Knowledge Center         Contents    Previous  Next    Index  
Platform Computing Corp.

How the System Works

LSF can be configured in different ways that affect the scheduling of jobs. By default, this is how LSF handles a new job:

  1. Receive the job. Create a job file. Return the job ID to the user.
  2. Schedule the job and select the best available host.
  3. Dispatch the job to a selected host.
  4. Set the environment on the host.
  5. Start the job.

Contents

Job Submission

The life cycle of a job starts when you submit the job to LSF. On the command line, bsub is used to submit jobs, and you can specify many options to bsub to modify the default behavior, including the use of a JSDL file. Jobs must be submitted to a queue.

Queues

Queues represent a set of pending jobs, lined up in a defined order and waiting for their opportunity to use resources. Queues implement different job scheduling and control policies. All jobs submitted to the same queue share the same scheduling and control policy. Queues do not correspond to individual hosts; each queue can use all server hosts in the cluster, or a configured subset of the server hosts.

A queue is a network-wide holding place for jobs. Jobs enter the queue via the bsub command. LSF can be configured to have one or more default queues. Jobs that are not submitted to a specific queue will be assigned to the first default queue that accepts them.

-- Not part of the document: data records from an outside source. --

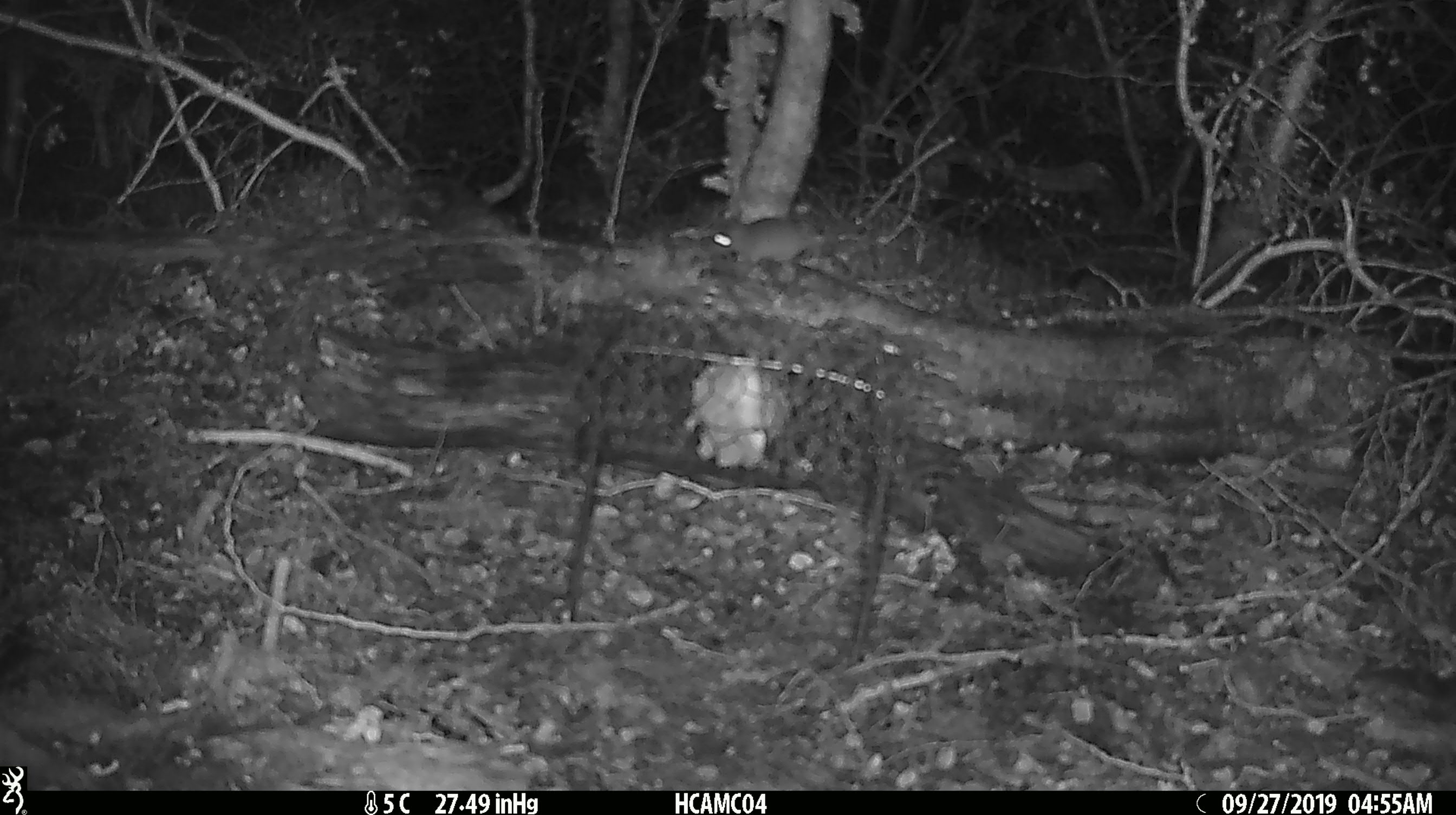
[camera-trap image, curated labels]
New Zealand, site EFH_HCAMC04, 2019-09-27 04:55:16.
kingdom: Animalia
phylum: Chordata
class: Mammalia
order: Rodentia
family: Muridae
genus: Mus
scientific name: Mus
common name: mouse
Mouse (Mus).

Queues have the following attributes associated with them:

Example queue
Begin Queue
QUEUE_NAME = normal
PRIORITY = 30
STACKLIMIT= 2048
DESCRIPTION = For normal low priority jobs, running only if hosts 
are lightly loaded.
QJOB_LIMIT = 60     # job limit of the queue
PJOB_LIMIT = 2     # job limit per processor
ut = 0.2
io = 50/240
USERS = all
HOSTS = all 
NICE = 20
End Queue 
Queue priority

Defines the order in which queues are searched to determine which job will be processed. Queues are assigned a priority by the LSF administrator, where a higher number has a higher priority. Queues are serviced by LSF in order of priority from the highest to the lowest. If multiple queues have the same priority, LSF schedules all the jobs from these queues in first-come, first-served order.

Automatic queue selection

Typically, a cluster has multiple queues. When you submit a job to LSF you might define which queue the job will enter. If you submit a job without specifying a queue name, LSF considers the requirements of the job and automatically chooses a suitable queue from a list of candidate default queues. If you did not define any candidate default queues, LSF will create a new queue using all the default settings, and submit the job to that queue.

Viewing default queues

Use bparams to display default queues:

bparams
Default Queues: normal
... 

The user can override this list by defining the environment variable LSB_DEFAULTQUEUE.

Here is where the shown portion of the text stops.